July 09, 2012
Antara (Indonesia)
Phnom Penh. Three documents on the Southeast Asia Nuclear Weapon-Free Zone (SEANWFZ), which were scheduled to be signed this week during an Asean summit in Cambodia, were postponed until November because four of the five recognized nuclear-weapon states (P5) have “reservations,” a Cambodian senior official said Monday.
Kao Kim Hourn, secretary of state at Cambodia’s foreign ministry, said three documents were supposed to be signed this week, including the Asean Statement on the Protocol to the Treaty of the SEANWFZ, the Memorandum of Understanding between Asean and China to the treaty on SEANWFZ and the protocol to the treaty on the SEANWFZ by the P5 on July 12. The P5 includes France, the United Kingdom, the United States, Russia and China.
“The SEANWFZ Commission decided to postpone the signings until the member states in Asean countries are able to work closely with the members of the P5 to resolve the reservations by members of the P5,” Hourn said in a press briefing after the 45th Asean Foreign Ministers Meeting (AMM) on Monday.
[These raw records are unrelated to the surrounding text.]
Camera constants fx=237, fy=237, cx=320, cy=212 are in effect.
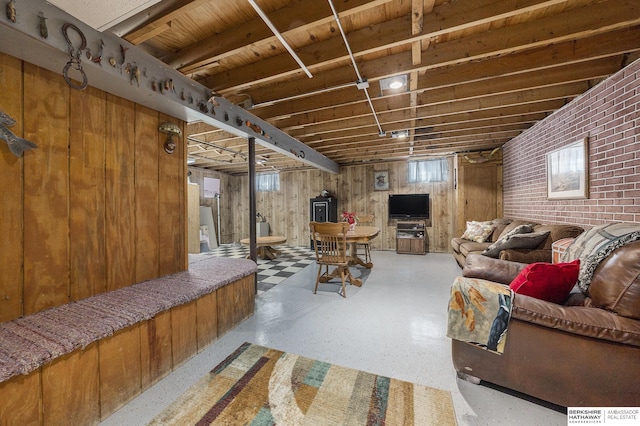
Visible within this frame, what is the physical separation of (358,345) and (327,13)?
2.39m

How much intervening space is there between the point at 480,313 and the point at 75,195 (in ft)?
8.68

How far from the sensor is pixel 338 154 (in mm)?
5434

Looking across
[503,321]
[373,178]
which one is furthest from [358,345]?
[373,178]

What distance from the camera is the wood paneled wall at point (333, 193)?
5.75 meters

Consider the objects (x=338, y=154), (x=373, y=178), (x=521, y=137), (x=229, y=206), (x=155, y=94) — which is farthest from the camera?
(x=229, y=206)

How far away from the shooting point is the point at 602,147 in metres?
2.29

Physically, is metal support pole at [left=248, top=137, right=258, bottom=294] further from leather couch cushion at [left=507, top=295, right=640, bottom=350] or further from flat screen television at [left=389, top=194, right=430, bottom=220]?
flat screen television at [left=389, top=194, right=430, bottom=220]

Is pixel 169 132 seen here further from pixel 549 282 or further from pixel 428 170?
pixel 428 170

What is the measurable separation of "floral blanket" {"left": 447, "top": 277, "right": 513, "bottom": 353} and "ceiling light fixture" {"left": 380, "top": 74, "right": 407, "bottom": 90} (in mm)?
1862

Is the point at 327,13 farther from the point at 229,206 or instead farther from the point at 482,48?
the point at 229,206

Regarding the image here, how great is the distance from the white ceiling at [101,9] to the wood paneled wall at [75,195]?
→ 17.4 inches

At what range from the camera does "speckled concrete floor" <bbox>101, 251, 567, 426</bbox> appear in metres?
1.33

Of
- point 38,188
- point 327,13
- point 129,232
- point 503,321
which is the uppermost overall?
point 327,13

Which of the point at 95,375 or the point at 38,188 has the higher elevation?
the point at 38,188
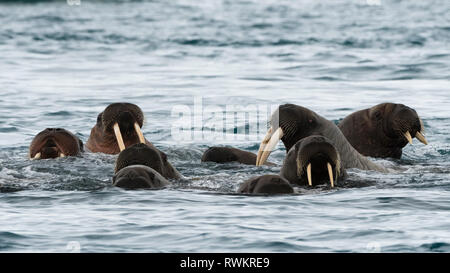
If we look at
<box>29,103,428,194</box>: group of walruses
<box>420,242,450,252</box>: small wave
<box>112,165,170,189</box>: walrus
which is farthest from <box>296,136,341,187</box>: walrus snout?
<box>420,242,450,252</box>: small wave

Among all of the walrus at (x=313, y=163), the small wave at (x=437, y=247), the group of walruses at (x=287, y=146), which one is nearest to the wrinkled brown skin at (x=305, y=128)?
the group of walruses at (x=287, y=146)

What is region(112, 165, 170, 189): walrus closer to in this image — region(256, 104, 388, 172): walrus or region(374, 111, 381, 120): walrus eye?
region(256, 104, 388, 172): walrus

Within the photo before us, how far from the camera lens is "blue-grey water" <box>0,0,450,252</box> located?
8.76 meters

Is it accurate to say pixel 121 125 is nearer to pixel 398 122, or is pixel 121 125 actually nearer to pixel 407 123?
pixel 398 122

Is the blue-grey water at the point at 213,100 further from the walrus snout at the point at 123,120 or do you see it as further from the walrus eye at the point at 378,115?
the walrus eye at the point at 378,115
France voiced its reservations on the rights of self-defense, the UK on new threat and development and Russia on the rights of foreign ships and aircraft to pass into the nuclear free zone, according to Hourn; the US said they planned to voice their reservations during the rectification process.
“We hope all signings will be done together together in November during the 21st Asean Summit,” he said.
Asean leaders signed the SEANWFZ Treaty in Bangkok, Thailand on Dec. 15, 1995 — it took effect two years later. The negotiations between Asean and the P5 on the protocol have been ongoing since May 2001.
Asean members include Brunei, Cambodia, Indonesia, Laos, Malaysia, Myanmar, the Philippines, Singapore, Thailand and Vietnam.